Not sure where to begin? Try asking Greg Maddux:

  • “How did you decide pitch sequences before digital video existed?”
  • “What did you write in your pregame notebooks—and who saw them?”
  • “Why did you throw fewer curveballs after 1993?”
  • “How did you adjust your release point against lefties in late innings?”

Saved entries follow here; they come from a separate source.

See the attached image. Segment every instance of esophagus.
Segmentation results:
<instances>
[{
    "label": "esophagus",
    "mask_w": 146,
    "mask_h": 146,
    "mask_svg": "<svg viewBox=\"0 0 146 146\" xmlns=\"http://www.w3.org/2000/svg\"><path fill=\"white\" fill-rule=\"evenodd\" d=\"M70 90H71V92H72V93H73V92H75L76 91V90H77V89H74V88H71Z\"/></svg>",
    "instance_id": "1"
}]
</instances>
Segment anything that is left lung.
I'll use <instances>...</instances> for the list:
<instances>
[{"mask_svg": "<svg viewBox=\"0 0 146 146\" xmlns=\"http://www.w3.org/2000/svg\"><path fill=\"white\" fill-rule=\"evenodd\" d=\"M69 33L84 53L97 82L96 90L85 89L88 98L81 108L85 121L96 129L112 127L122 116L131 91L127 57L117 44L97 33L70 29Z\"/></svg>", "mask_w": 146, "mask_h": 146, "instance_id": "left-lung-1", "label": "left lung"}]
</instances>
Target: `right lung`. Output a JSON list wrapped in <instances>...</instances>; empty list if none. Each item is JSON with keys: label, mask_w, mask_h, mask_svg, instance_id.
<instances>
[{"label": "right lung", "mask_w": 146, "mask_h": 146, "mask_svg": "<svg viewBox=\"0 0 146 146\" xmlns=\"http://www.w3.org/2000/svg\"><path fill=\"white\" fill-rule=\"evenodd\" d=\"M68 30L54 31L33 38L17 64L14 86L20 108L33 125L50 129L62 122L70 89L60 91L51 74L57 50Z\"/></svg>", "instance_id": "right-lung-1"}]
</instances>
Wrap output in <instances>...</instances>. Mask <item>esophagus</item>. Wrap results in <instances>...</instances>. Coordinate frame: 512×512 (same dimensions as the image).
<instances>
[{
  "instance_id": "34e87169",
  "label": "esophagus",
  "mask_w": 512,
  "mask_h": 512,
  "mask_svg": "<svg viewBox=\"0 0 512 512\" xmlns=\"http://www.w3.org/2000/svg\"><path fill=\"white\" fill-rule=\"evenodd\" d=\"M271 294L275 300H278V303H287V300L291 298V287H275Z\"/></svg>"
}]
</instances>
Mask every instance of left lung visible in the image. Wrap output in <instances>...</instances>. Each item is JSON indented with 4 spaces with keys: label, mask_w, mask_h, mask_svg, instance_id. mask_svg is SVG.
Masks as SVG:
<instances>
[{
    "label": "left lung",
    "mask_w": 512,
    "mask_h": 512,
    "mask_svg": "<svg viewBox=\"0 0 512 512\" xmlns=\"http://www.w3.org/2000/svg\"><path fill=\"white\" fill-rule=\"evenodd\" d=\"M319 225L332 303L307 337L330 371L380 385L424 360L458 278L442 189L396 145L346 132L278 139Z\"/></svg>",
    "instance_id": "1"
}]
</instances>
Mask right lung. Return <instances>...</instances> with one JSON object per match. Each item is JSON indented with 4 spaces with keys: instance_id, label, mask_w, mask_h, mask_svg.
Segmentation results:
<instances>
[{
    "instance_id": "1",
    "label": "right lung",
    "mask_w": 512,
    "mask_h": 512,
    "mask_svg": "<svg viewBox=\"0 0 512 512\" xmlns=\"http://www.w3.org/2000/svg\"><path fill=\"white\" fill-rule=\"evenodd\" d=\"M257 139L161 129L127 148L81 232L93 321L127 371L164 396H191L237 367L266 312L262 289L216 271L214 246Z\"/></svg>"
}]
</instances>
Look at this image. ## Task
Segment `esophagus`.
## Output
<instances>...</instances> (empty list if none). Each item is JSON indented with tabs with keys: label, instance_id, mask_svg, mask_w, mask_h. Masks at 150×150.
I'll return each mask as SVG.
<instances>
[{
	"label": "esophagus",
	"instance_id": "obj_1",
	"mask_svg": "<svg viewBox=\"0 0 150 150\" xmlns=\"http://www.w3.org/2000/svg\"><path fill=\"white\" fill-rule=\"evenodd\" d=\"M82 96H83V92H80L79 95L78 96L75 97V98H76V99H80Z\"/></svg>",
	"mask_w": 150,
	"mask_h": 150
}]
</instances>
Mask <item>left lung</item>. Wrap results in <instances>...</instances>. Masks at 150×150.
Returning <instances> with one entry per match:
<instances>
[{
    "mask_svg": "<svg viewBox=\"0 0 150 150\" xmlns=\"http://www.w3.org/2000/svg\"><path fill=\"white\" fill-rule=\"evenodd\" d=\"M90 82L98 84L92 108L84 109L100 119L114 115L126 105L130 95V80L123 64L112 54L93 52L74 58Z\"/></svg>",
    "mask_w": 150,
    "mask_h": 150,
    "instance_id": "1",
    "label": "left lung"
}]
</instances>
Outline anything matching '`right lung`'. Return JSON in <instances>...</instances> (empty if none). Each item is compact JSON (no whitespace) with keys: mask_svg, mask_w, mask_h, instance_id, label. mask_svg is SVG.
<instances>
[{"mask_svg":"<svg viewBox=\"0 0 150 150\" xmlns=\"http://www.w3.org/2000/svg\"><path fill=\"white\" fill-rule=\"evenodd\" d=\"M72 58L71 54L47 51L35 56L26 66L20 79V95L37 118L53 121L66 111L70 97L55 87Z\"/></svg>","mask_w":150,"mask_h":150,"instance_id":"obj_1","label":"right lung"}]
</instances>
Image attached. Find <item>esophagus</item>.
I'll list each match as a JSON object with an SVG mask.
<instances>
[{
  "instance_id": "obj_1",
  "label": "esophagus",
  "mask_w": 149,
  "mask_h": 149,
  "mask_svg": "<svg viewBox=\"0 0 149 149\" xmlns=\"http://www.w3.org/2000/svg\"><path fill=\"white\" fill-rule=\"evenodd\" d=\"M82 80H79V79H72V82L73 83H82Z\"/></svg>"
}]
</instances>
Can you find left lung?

Frequently Asked Questions

What was Greg Maddux’s 'backdoor' fastball strategy?
It wasn’t deception—it was geometry. He’d start the pitch just off the outer edge to a right-handed hitter, then use subtle wrist supination and seam orientation to let it drift back over the corner as it crossed the plate. He practiced this with a 10-inch target taped to a tarp, not a catcher’s mitt, to eliminate visual feedback and build pure kinesthetic memory.
Did Maddux really call every pitch himself?
Yes—but only after 1993, when he negotiated full autonomy from the Braves’ coaching staff. Before that, he followed signs but often shook them off silently, using finger taps on his thigh to signal adjustments to his catcher. His 1994-95 seasons featured the highest pitch-call autonomy rate in MLB history at the time.
How many different arm angles did Maddux use in a single game?
He used three distinct release points: over-the-top (for fastballs), three-quarters (for changeups), and low-three-quarters (for sinkers). Each was rehearsed separately in bullpens, and he never mixed them mid-inning—maintaining rhythm over variety, unlike modern multi-angle pitchers.
What role did fielding play in Maddux’s pitching strategy?
He treated defense as an extension of his pitch design. His 10 Gold Gloves weren’t incidental—he positioned infielders based on batter spray charts he updated daily by hand, and his pickoff moves were timed to disrupt hitters’ timing, not just steal bases.